> **Directive**: Give the section of the cash flow passage again, starting at "This quarter was" and ending at "should be positive.", and substitute "stock" for "inventory" throughout.

[Opening Text block section]

This quarter was slightly more impacted due to that we had a high payable in Q1, that is then having an impact now in Q2. Overall, the cash flow is in line with the seasonal pattern. A good EBITDA performance, we have also, Christopher mentioned that we see in the end of the quarter that we are getting the benefit or the impact from the measures that we have taken on the inventory, so we see a release of the inventory. CapEx, leasing, and others, they are in line with normal business. We have the operating cash flow per quarter, and then you can see then that Q1 and Q2, they are negative, and then Q3 and Q4, they should be positive.
We expect very a good cash generation rest of the year in 2023. If we then move over to the next slide, then the net debt development, of course, then it is impacted, so the normal debt is then coming from last year and year, from SEK 6.1 billion- SEK 8.9 billion. Of course, the EBITDA is also much higher. We have then a net debt leverage ratio of 2.54, and then, but if I exclude leasing and pension, the leasing IFRS 16, that is basically our rental, the rent contracts on our distribution centers or branches, so there is not going to be hidden investments. We have a leverage of 2.13 versus last year, 2.50.
I will hand over to Christopher again.
Yeah, in summary, we continue to grow. We are affected, as I said, I would say a weak start to the quarter and a couple of less working days in the quarter. Underlying, we still feel positive, and the trends in the market are still, I would say, very active in both Europe, both in the U.S. and of course, APAC is winter season right now, so we expect that to pick up as we move into the summer season. EBITDA growth driven by acquisition, but also improved margins, continue to improve margins also in our underlying business. I would say strong development, continuing on the gross margin to drive our underlying margin according to our plans.

[Closing Text block section]
[Opening Extracted material section]

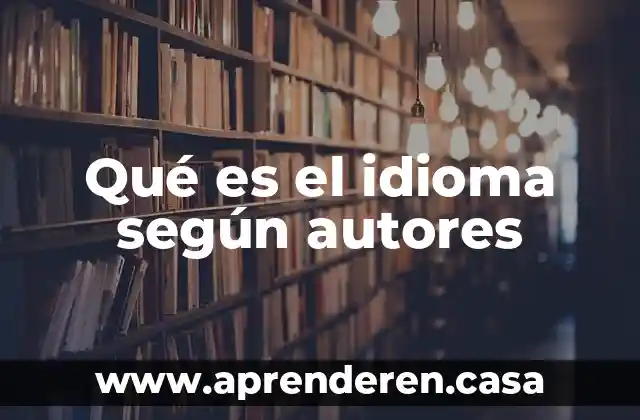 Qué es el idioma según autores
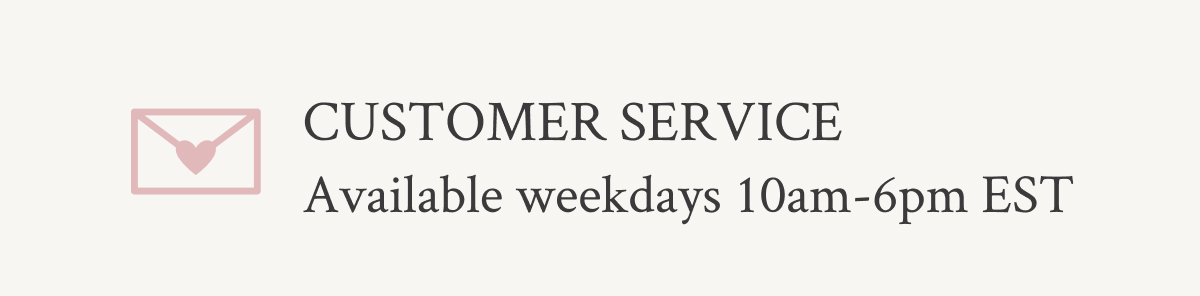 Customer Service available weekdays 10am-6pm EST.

[Closing Extracted material section]
[Opening Extracted material section]

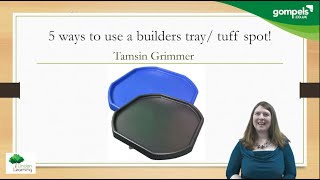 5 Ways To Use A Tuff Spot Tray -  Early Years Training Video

[Closing Extracted material section]
[Opening Extracted material section]

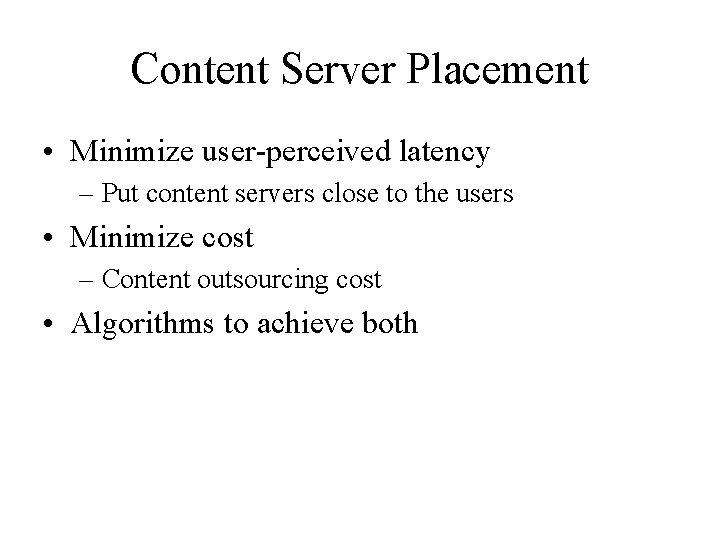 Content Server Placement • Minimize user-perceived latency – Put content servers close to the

[Closing Extracted material section]

> **Exercise solution**:
This quarter was slightly more impacted due to that we had a high payable in Q1, that is then having an impact now in Q2. Overall, the cash flow is in line with the seasonal pattern. A good EBITDA performance, we have also, Christopher mentioned that we see in the end of the quarter that we are getting the benefit or the impact from the measures that we have taken on the stock, so we see a release of the stock. CapEx, leasing, and others, they are in line with normal business. We have the operating cash flow per quarter, and then you can see then that Q1 and Q2, they are negative, and then Q3 and Q4, they should be positive.